It was subtle enough, and God knew she meant it. The corners of the Major's mouth lifted but briefly, and his thumb caressed the back of her palm once before he released her. If he suspected her part in all of this, he let on no sign, and it was a relief even if the looming inevitability seemed to threaten to destroy all on the horizon. One moment taken at a time, one day. It was all she could do.

Edmund stepped back as if to depart, that invisible burden on his shoulders seeming to weigh heavier than ever before. He paused in his step, his back to her still, and only then did she hear the crack in his voice.

"Mrs. Woodhull put herself between Abraham and I, with no thought to her own life. I admire her bravery, Anna." And then so quiet, she could scarcely believe it was said at all: "As I do yours."

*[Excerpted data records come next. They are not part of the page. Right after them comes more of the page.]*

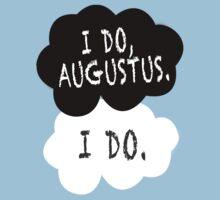 I do, Augustus. T-Shirt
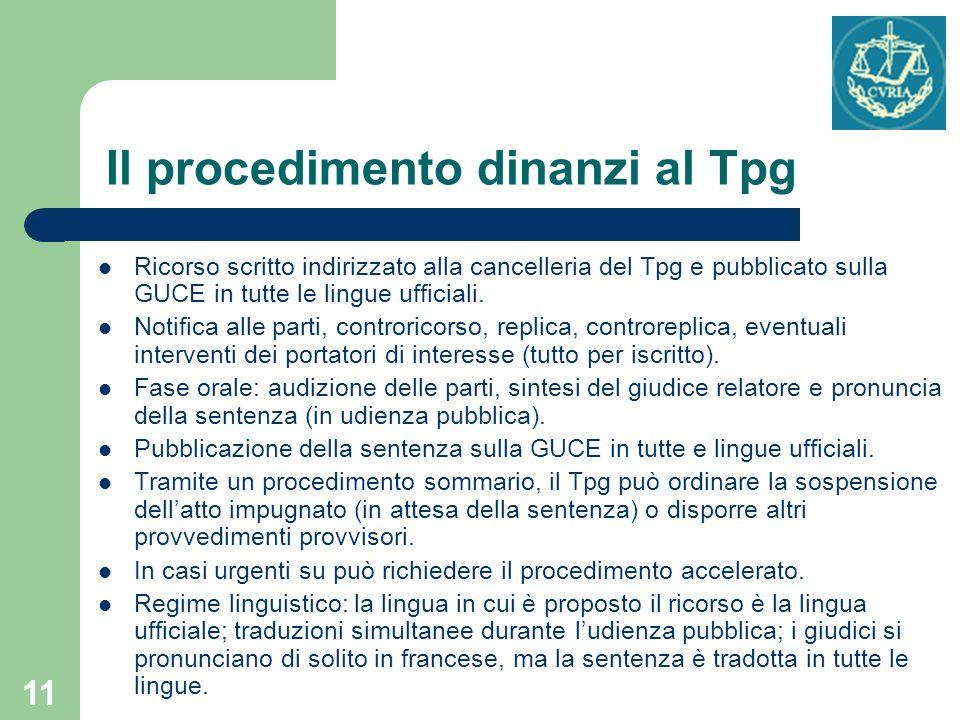 11 Il procedimento dinanzi al Tpg Ricorso scritto indirizzato alla cancelleria del Tpg e pubblicato sulla GUCE in tutte le lingue ufficiali. Notifica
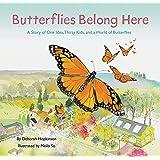 Butterflies Belong Here: A Story of One Idea, Thirty Kids, and a World of Butterflies
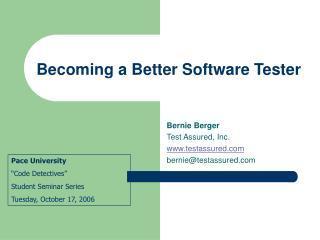 Becoming a Better Software Tester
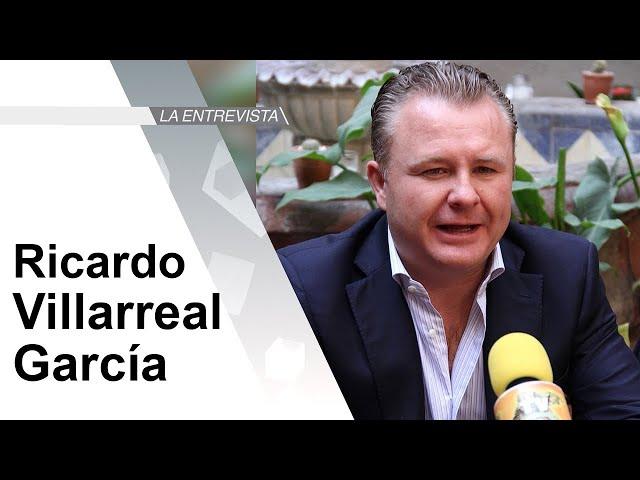 La Entrevista: Diputado Ricardo Villarreal García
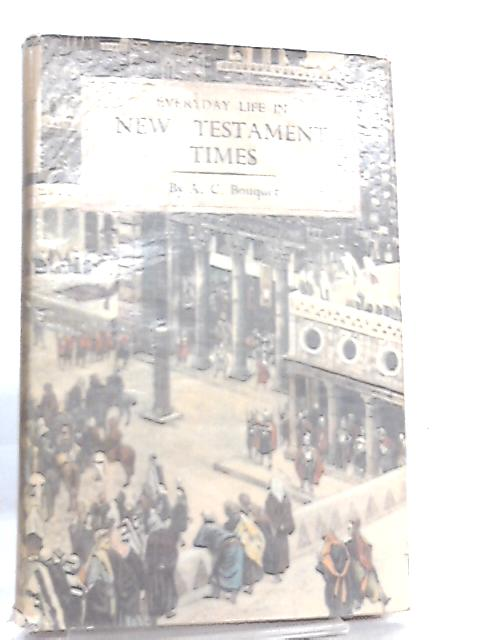 Everyday Life in New Testament Times By A. C. Bouquet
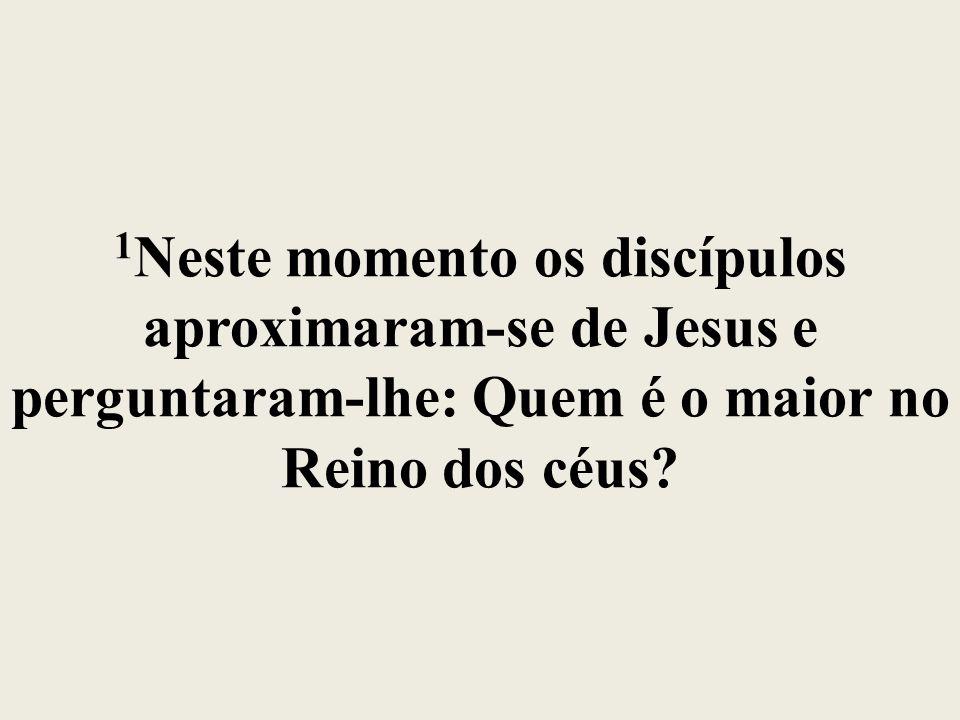 1Neste momento os discípulos aproximaram-se de Jesus e perguntaram-lhe: Quem é o maior no Reino dos céus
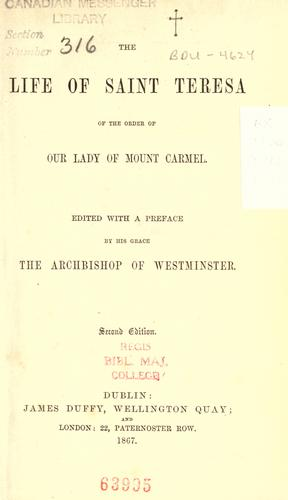 The life of Saint Teresa of the order of our lady of Mount Carmel by edited with a preface by the Archbishop of Westminster.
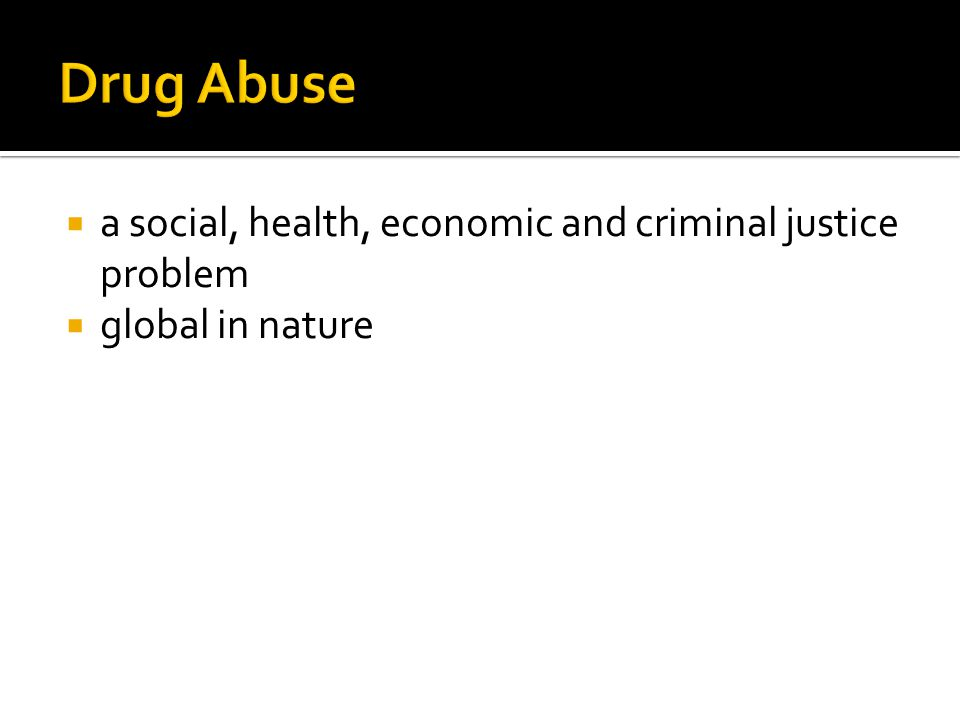 Drug Abuse a social, health, economic and criminal justice problem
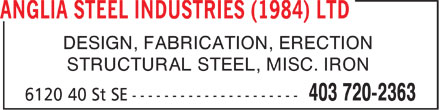 Anglia Steel Industries (1984) Ltd (403-720-2363) - Display Ad - r DESIGN, FABRICATION, ERECTION STRUCTURAL STEEL, MISC. IRON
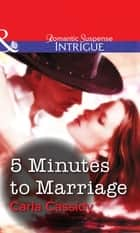 5 Minutes to Marriage (Mills & Boon Intrigue) ebook by Carla Cassidy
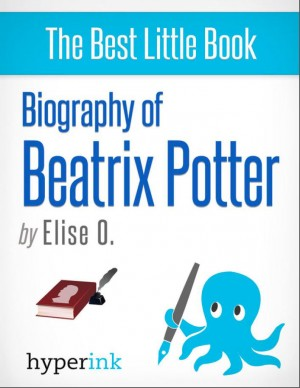Beatrix Potter: A Biography by Elise  O. from Vearsa in Autobiography & Biography category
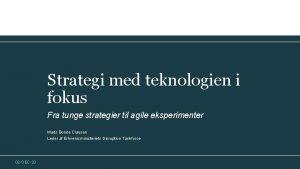 Strategi med teknologien i fokus Fra tunge strategier
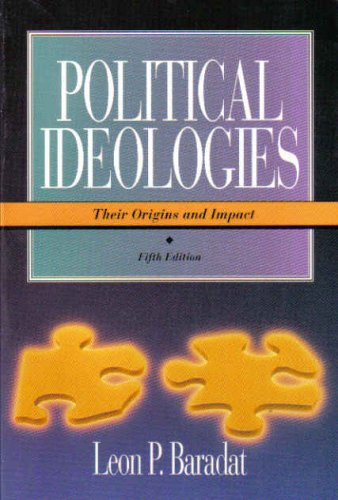 9780130359322: Political Ideologies: Their Origins and Impact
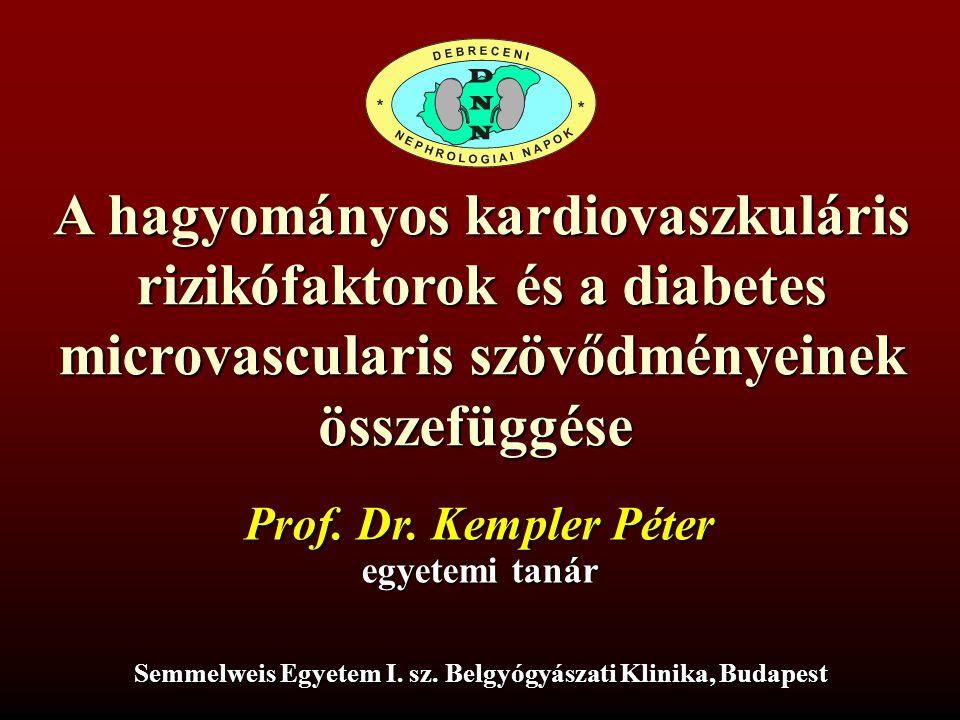 A hagyományos kardiovaszkuláris rizikófaktorok és a diabetes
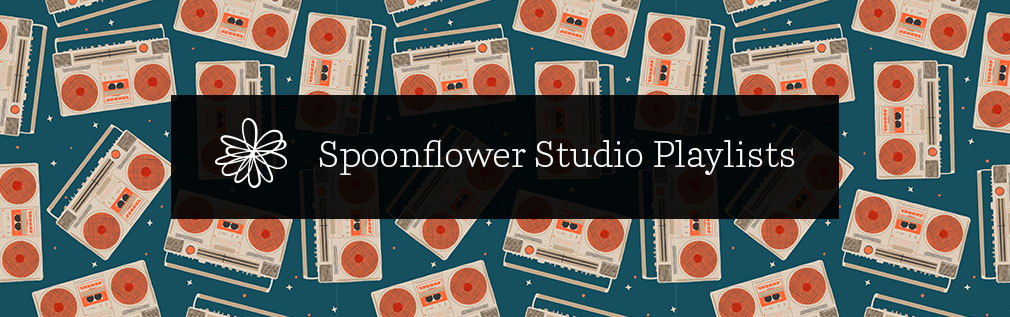9 Spotify Playlists for your Next Studio Session | Spoonflower Blog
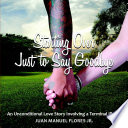 Starting Over Just to Say Goodbye: An Unconditional Love Story Involving a Terminal Illness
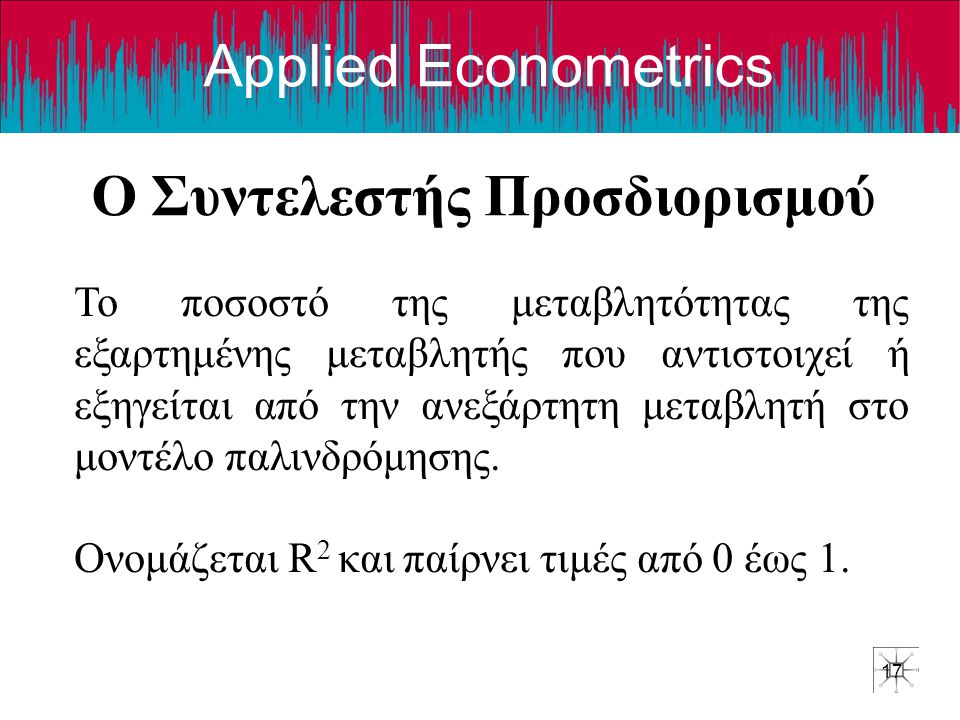 Applied Econometrics Ο Συντελεστής Προσδιορισμού 17 Το ποσοστό της μεταβλητότητας της εξαρτημένης μεταβλητής που αντιστοιχεί ή εξηγείται από την ανεξάρτητη μεταβλητή στο μοντέλο παλινδρόμησης.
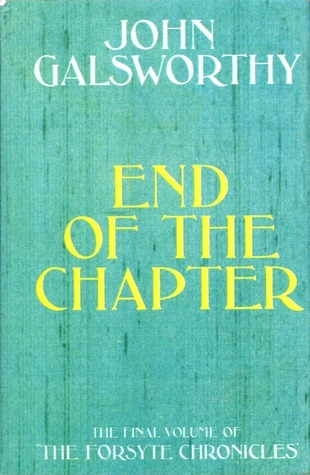 End of the Chapter (The Forsyte Chronicles, #7-9) John Galsworthy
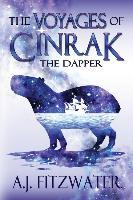 The Voyages of Cinrak the Dapper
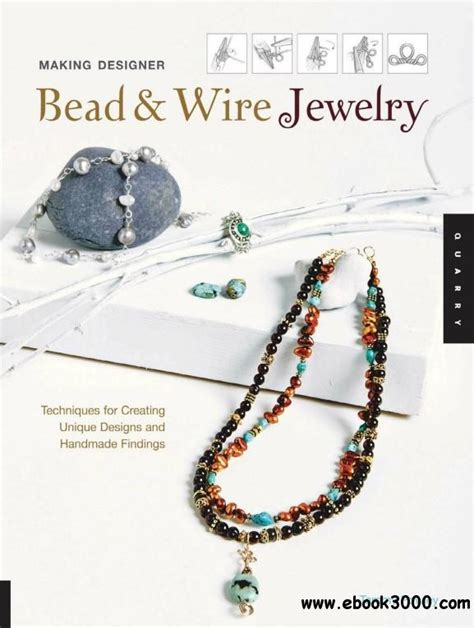 jewelry techniques designer bead and wire jewelry techniques for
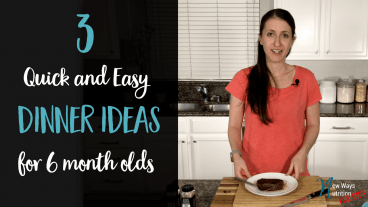 Check out these 3 quick and easy meal ideas for newly eating babies, including instructions and texture recommendations.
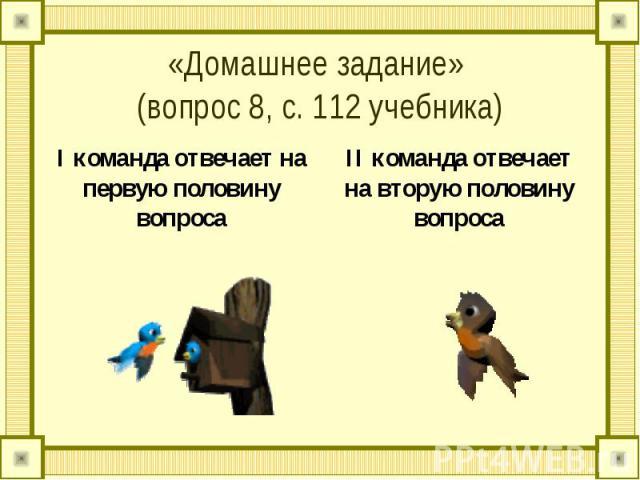 «Домашнее задание» (вопрос 8, с. 112 учебника)I команда отвечает на первую половину вопроса II команда отвечает на вторую половину вопроса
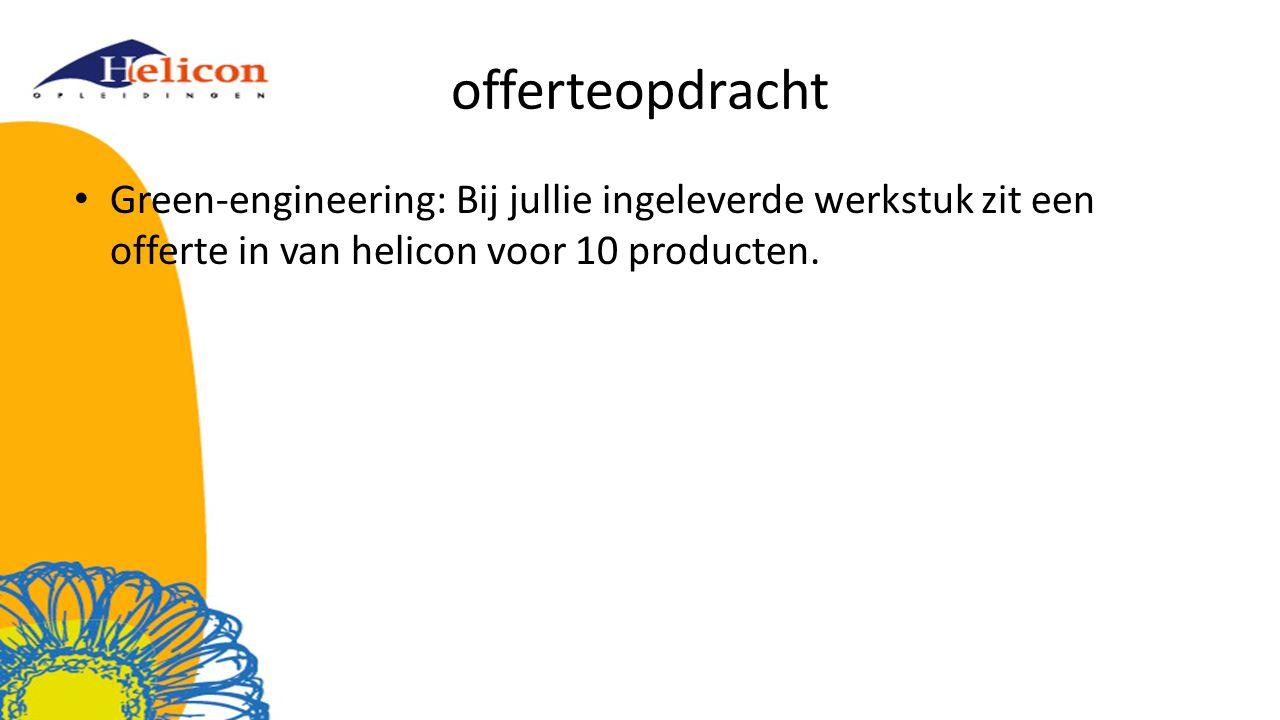 offerteopdracht Green-engineering: Bij jullie ingeleverde werkstuk zit een offerte in van helicon voor 10 producten.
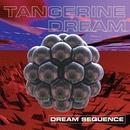 Dream Sequence/Tangerine Dream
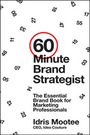 60-Minute Brand Strategist: The Essential Brand Book for Marketing Professionals cover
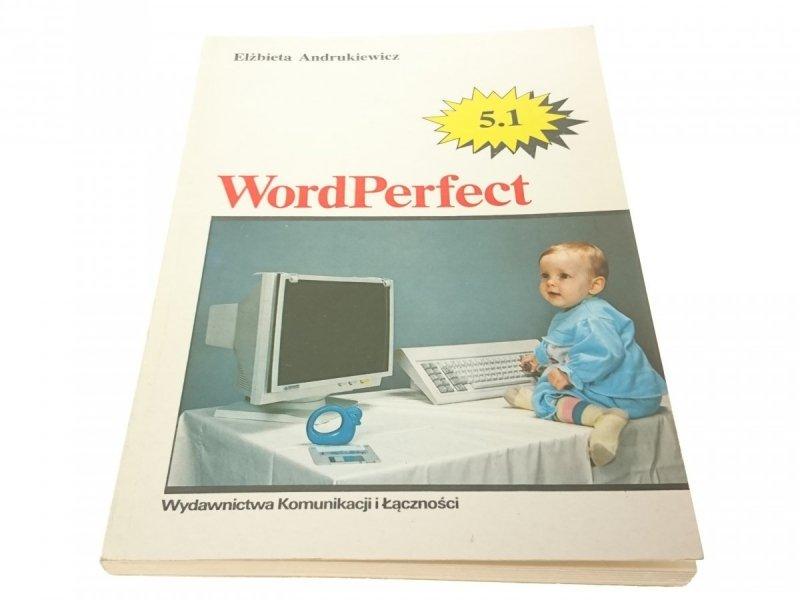 WORDPERFECT 5.1 - Elżbieta Andrukiewicz 1991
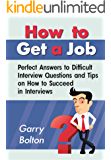 How to Get a Job: Perfect Answers to Difficult Interview Questions and Tips on How to Succeed in Interviews (Job, Interview, Questions)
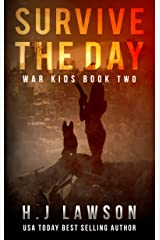 Survive The Day: A Post Apocalyptic Dystopian Thriller (War Kids Book 2)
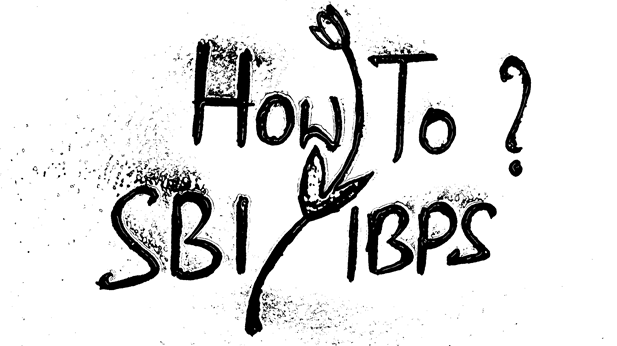 SBI and IBPS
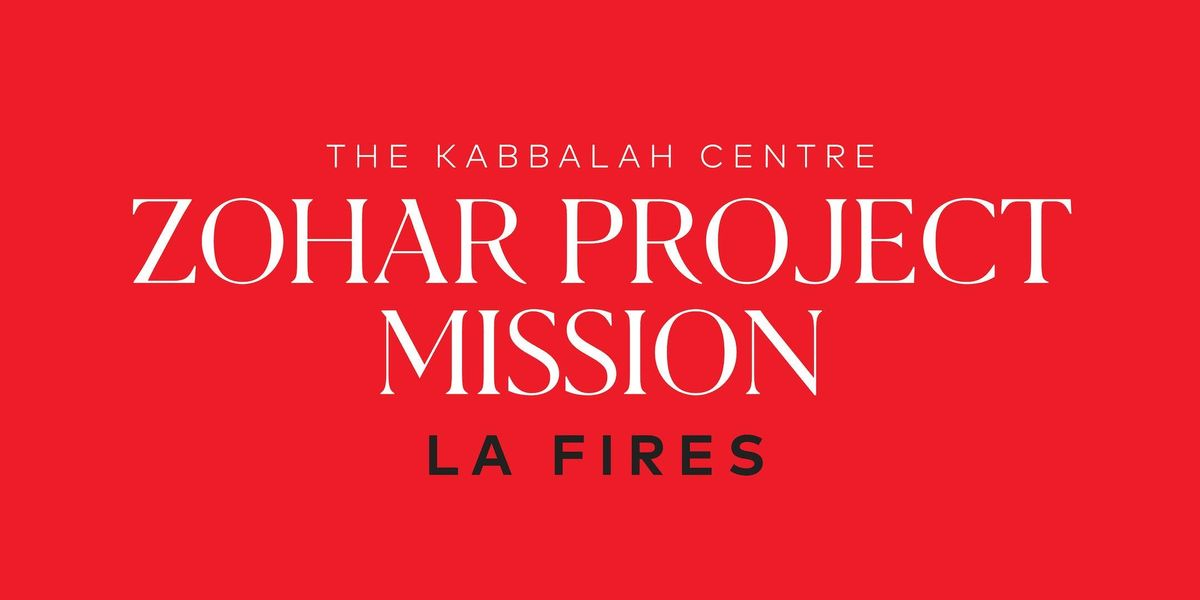 Zohar Project Mission Los Angeles Wildfires 2019 (1132019)
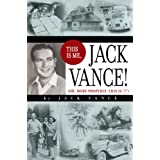 "This Is Me, Jack Vance!: Or, More Properly, This Is ""I""by Jack Vance"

He disappeared shortly after into the room he had requisitioned as his office, and Anna wished she could make herself believe that there was knowledge implied in that statement — she wished she could tell herself that he already knew, that she was already forgiven, but she'd long since learned not to take stock in fairy-tales. In the end, the Greek tragedies Edmund was so fond of would likely be the truer reflection.

-

The room was, as the Major had said, hearth-lit and prepared with a steaming basin brought in from the kitchen. Anna began to undress Mary piece by piece once they were sealed away in privacy, the woman uncharacteristically compliant. She'd half-expected to be shooed away in the interest of modesty, but Mary did not flinch as her dress was withdrawn, standing without protest as Anna continued onto unlace her stays, revealing one inch of pale skin after another. She was very pretty, came the thought more than once. Disrobed, it became clear that Mary held herself taller than she truly was, little though Anna meant to ogle. And yet, uncomfortably, it was becoming difficult _not_ to. Whether it was curiosity for never having seen another woman unclothed or some foul desire to compare herself with Abraham's lawful wife, she did not find it easy to look away.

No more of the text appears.